When you do something over and over you tend to forget the unique newness of events.  Today is registration for high school freshmen.  I, as the ninth grade counselor, am spending my day in a computer lab, doing a lot of hand holding, question answering, and assisting them as they choose their very first classes. 

And I am answering the same questions over and over and over and over and over and over and...

Well, you get the picture. 

But what I have to keep reminding myself is that they are on the cusp.  The cusp of high school.  Buzzing with anticipation over the newness of it all.  Watching them rush around this lab, course request sheets in hand, asking questions of their friends is rather endearing.  I remember this age so well.  Nervousness blended with excitement.  When I was in my Junior English class, my teacher told us one day that she envied us our teenaged ability to emote.  That we were so intense-intensely in love, intensely in hate, intensely nervous, happy, sad, or even simply intensely bored.  We were just extreme beings.  I didn't get it then.  Yet now, watching my students in this room I completely understand what she said.  The girls squeal about choosing classes.  The boys howl with laughter over bodily functions.  There is not a student who simply sits down. They plop, flop, slam, leap, slide, slink.  It is an entirely different energy.
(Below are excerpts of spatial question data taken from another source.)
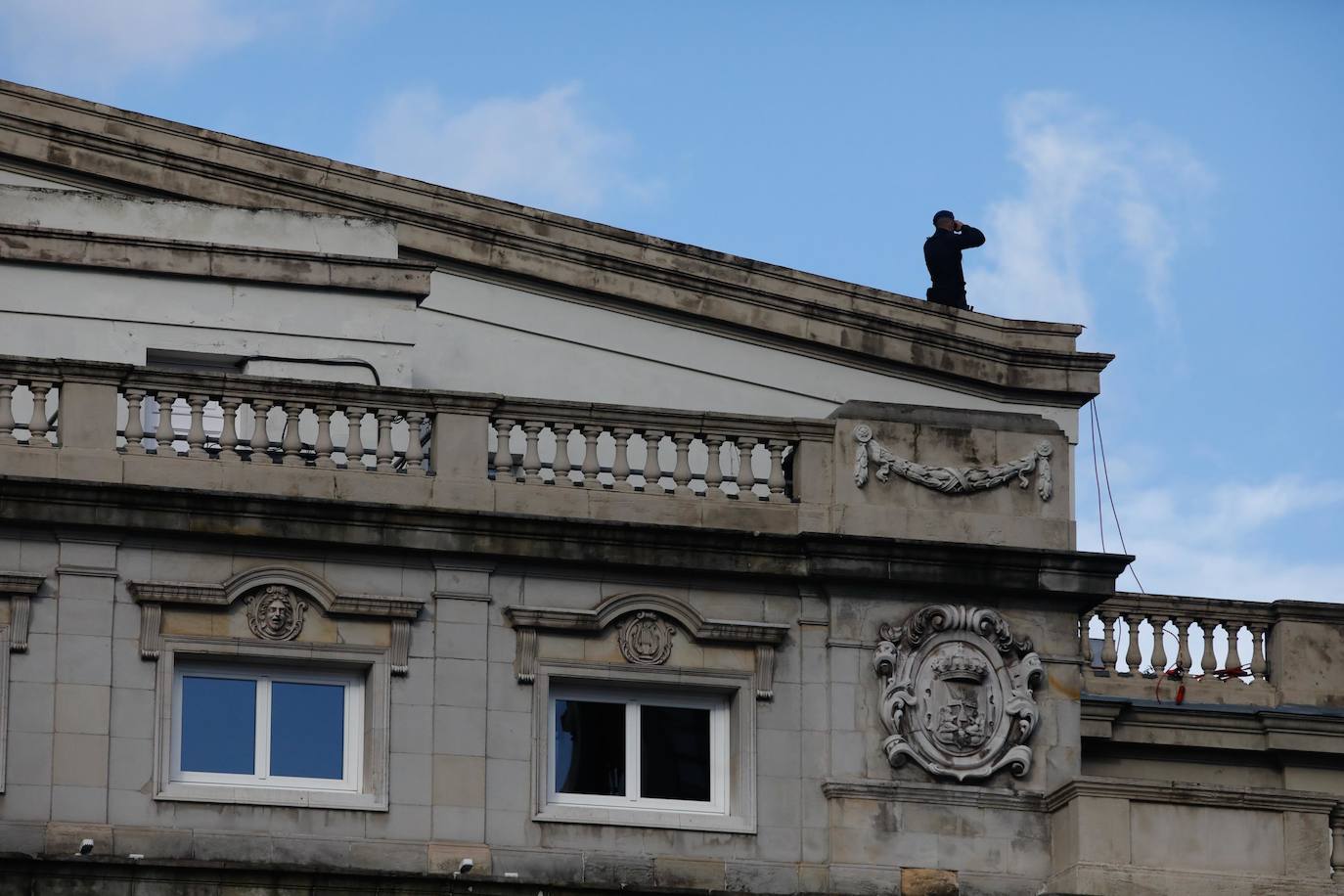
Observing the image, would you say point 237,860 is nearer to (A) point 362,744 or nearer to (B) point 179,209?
(A) point 362,744

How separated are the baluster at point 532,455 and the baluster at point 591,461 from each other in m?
0.43

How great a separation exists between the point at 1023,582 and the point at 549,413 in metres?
4.78

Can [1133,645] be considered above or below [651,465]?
below

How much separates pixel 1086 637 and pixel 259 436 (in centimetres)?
884

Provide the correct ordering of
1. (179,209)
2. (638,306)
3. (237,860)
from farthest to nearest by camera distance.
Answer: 1. (638,306)
2. (179,209)
3. (237,860)

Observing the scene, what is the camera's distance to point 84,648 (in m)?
29.5

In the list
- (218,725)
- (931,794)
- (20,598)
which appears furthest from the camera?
(931,794)

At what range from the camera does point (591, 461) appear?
103ft

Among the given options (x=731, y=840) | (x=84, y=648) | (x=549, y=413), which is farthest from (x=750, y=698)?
(x=84, y=648)

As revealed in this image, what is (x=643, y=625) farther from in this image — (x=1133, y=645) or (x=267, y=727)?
(x=1133, y=645)

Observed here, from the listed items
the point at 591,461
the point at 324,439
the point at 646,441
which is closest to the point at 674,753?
the point at 591,461

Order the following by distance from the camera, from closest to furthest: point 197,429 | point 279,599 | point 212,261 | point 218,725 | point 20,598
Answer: point 20,598 < point 218,725 < point 279,599 < point 197,429 < point 212,261

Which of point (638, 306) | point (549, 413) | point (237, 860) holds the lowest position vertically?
point (237, 860)

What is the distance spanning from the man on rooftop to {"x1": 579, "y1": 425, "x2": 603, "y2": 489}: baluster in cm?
1248
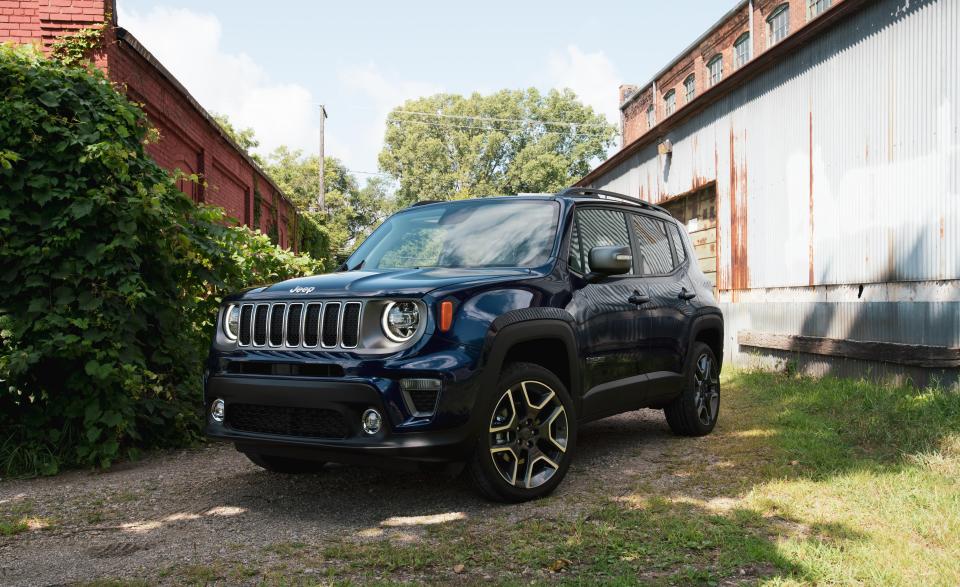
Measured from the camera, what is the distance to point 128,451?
6.47 m

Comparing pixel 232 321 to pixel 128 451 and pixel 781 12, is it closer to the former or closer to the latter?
pixel 128 451

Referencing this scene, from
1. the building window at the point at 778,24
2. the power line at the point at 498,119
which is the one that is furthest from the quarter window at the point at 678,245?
the power line at the point at 498,119

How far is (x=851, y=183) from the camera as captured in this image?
9.41 metres

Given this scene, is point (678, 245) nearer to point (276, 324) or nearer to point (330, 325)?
point (330, 325)

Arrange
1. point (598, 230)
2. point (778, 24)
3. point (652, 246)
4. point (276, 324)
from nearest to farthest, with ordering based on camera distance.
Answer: point (276, 324) < point (598, 230) < point (652, 246) < point (778, 24)

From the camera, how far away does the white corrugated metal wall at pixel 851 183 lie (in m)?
7.93

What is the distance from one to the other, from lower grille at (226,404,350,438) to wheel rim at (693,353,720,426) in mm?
3608

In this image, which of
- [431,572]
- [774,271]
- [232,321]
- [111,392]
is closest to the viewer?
[431,572]

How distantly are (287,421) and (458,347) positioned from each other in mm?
1078

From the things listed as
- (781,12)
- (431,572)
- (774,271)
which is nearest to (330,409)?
(431,572)

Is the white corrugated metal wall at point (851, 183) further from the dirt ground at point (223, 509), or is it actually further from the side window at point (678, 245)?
the dirt ground at point (223, 509)

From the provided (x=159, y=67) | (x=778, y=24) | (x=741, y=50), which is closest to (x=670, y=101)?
(x=741, y=50)

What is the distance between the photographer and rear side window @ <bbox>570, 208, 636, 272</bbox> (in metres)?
5.59

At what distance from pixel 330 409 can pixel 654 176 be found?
13.4m
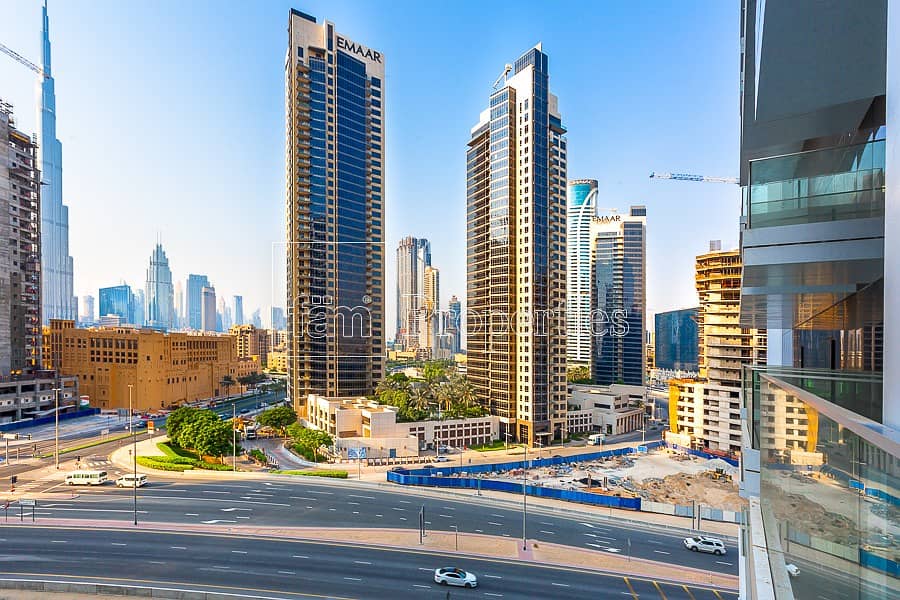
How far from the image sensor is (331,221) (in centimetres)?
6169

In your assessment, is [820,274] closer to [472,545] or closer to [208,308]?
[472,545]

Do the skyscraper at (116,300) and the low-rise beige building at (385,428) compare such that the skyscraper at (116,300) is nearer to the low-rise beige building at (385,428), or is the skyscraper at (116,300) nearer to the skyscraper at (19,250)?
the skyscraper at (19,250)

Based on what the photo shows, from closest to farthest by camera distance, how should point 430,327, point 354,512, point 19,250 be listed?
point 354,512 < point 19,250 < point 430,327

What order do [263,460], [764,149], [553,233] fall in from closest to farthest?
[764,149]
[263,460]
[553,233]

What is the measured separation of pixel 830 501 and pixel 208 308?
545 feet

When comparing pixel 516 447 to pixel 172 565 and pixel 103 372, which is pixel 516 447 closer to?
pixel 172 565

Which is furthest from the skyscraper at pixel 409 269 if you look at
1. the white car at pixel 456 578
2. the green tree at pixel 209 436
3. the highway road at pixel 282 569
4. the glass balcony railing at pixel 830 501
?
the glass balcony railing at pixel 830 501

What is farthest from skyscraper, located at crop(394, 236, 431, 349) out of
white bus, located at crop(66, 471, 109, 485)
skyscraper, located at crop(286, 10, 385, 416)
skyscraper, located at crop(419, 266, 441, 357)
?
white bus, located at crop(66, 471, 109, 485)

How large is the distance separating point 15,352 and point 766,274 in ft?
265

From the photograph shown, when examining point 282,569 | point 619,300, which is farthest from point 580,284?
point 282,569

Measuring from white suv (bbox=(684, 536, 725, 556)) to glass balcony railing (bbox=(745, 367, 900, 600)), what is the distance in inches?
965

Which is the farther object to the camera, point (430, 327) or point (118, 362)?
point (430, 327)

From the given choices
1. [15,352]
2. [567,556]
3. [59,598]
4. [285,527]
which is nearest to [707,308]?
[567,556]

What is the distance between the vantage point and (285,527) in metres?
24.8
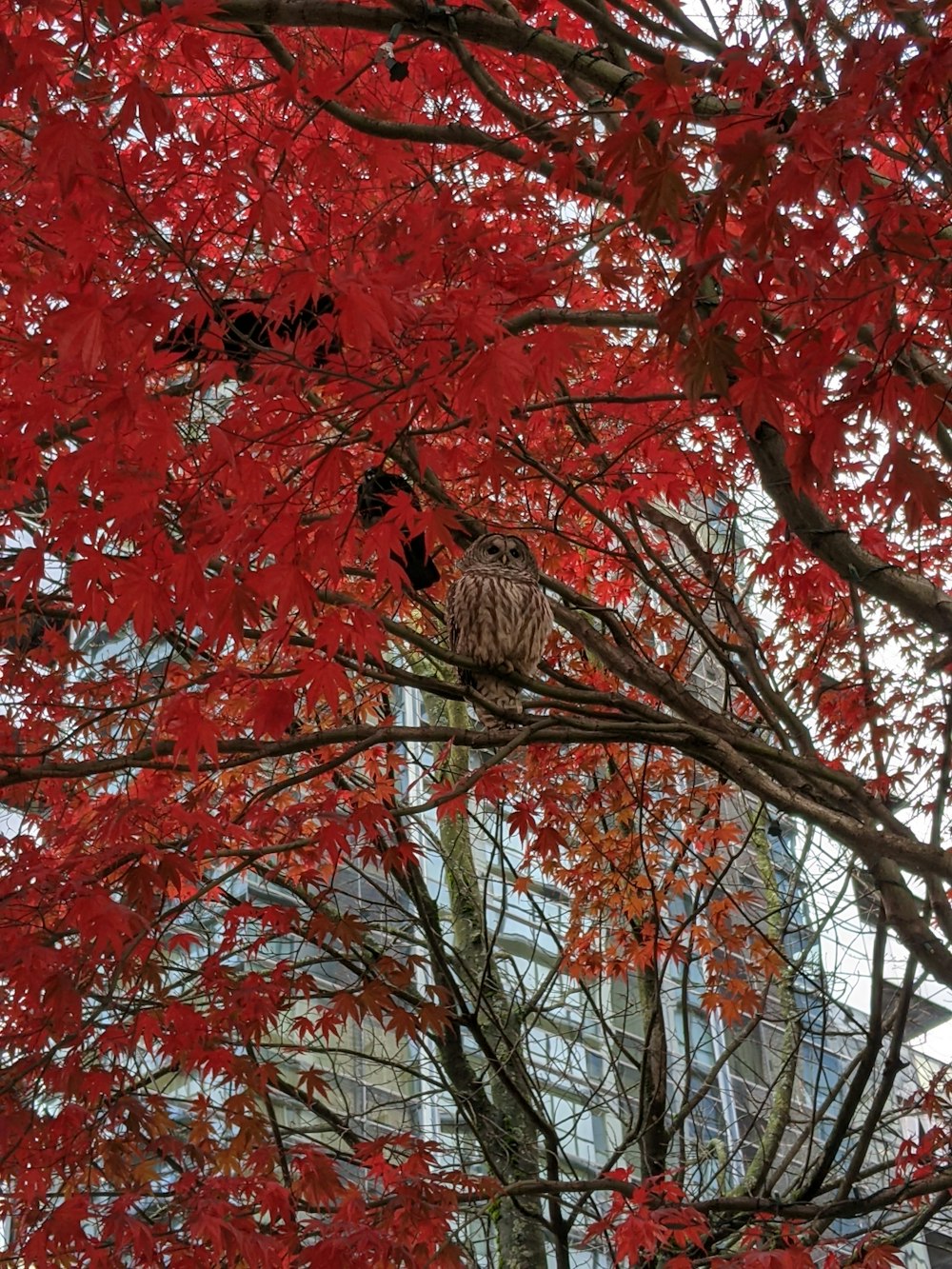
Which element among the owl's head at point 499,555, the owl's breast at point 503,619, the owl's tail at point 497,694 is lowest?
the owl's tail at point 497,694

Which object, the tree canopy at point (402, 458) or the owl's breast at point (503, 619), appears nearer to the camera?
the tree canopy at point (402, 458)

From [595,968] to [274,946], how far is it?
181 inches

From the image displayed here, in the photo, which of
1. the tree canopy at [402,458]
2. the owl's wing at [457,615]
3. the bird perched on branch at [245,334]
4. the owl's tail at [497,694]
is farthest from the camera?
the owl's wing at [457,615]

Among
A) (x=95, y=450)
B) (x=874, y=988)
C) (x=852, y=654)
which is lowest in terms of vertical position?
(x=874, y=988)

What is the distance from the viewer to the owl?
5395mm

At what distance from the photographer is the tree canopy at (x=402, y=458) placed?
11.2 feet

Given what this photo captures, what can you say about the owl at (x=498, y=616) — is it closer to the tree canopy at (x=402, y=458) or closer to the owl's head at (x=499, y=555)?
the owl's head at (x=499, y=555)

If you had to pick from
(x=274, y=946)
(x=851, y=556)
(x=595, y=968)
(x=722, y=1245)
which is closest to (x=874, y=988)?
(x=851, y=556)

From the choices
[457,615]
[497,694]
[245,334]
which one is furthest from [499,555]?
[245,334]

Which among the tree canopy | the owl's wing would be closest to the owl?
the owl's wing

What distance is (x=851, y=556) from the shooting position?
13.2ft

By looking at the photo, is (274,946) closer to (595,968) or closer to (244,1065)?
(595,968)

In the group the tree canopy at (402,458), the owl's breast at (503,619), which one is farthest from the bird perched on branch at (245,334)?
the owl's breast at (503,619)

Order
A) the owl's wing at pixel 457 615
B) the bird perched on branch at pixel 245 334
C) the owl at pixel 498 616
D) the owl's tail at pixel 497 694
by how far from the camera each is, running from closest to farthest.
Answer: the bird perched on branch at pixel 245 334 < the owl's tail at pixel 497 694 < the owl at pixel 498 616 < the owl's wing at pixel 457 615
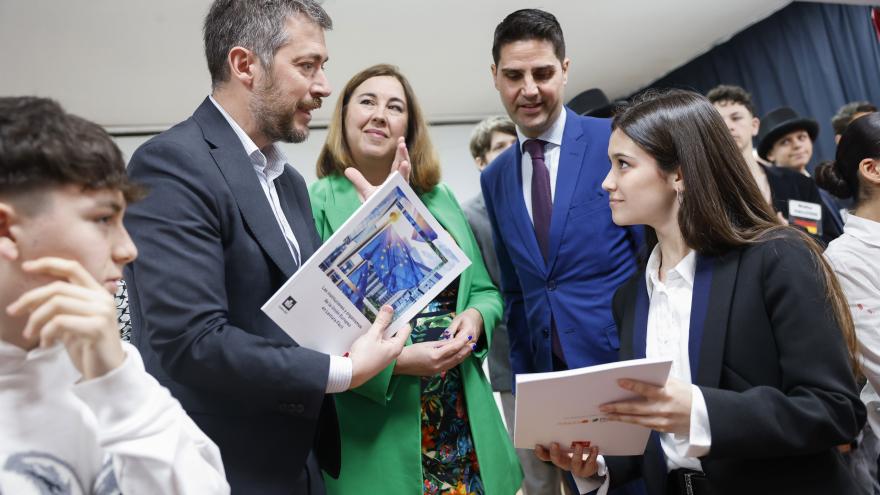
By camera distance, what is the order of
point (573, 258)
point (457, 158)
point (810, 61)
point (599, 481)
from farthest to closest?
point (457, 158), point (810, 61), point (573, 258), point (599, 481)

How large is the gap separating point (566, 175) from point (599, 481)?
959 mm

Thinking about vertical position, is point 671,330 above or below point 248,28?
below

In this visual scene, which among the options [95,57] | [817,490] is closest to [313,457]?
[817,490]

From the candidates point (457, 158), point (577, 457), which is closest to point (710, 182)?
point (577, 457)

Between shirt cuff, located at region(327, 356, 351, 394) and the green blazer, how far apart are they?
334 millimetres

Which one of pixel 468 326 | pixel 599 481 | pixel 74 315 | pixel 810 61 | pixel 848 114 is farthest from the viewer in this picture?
pixel 810 61

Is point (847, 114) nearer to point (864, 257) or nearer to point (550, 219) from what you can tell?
point (864, 257)

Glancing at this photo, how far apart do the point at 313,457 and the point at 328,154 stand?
1012 millimetres

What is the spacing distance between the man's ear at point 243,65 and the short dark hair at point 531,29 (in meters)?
1.07

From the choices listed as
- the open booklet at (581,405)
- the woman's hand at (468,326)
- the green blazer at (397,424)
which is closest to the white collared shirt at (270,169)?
the green blazer at (397,424)

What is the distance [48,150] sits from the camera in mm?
843

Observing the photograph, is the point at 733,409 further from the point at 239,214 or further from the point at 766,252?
the point at 239,214

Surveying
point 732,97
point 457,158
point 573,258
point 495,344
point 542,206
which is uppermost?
point 542,206

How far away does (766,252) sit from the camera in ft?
4.54
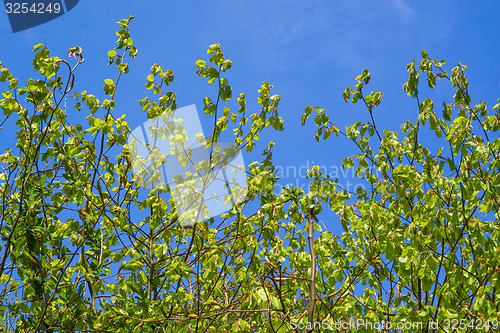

While I am so frustrated answering the same questions over and over-this is my sixth year of orientating fourteen year-old students to the newness of high school-I also understand that they are new at this.  I am the old and learned one.  I may understand the intricacies of credits, graduation requirements, prerequisites, eligibility and more but they do not.  And this is only the mundane academic part.  This isn't the important stuff of high school life.  Just wait until August when locker assignments go out, complete schedules are distributed, homecoming week schedule is announced, cafeteria tables are claimed, positions in athletic teams and band/choir are posted...that is what matters to the life of our students.  The exterior of teens may look different, but after being an observant educator and school counselor for eleven years I can say that high school is exactly as you remember it.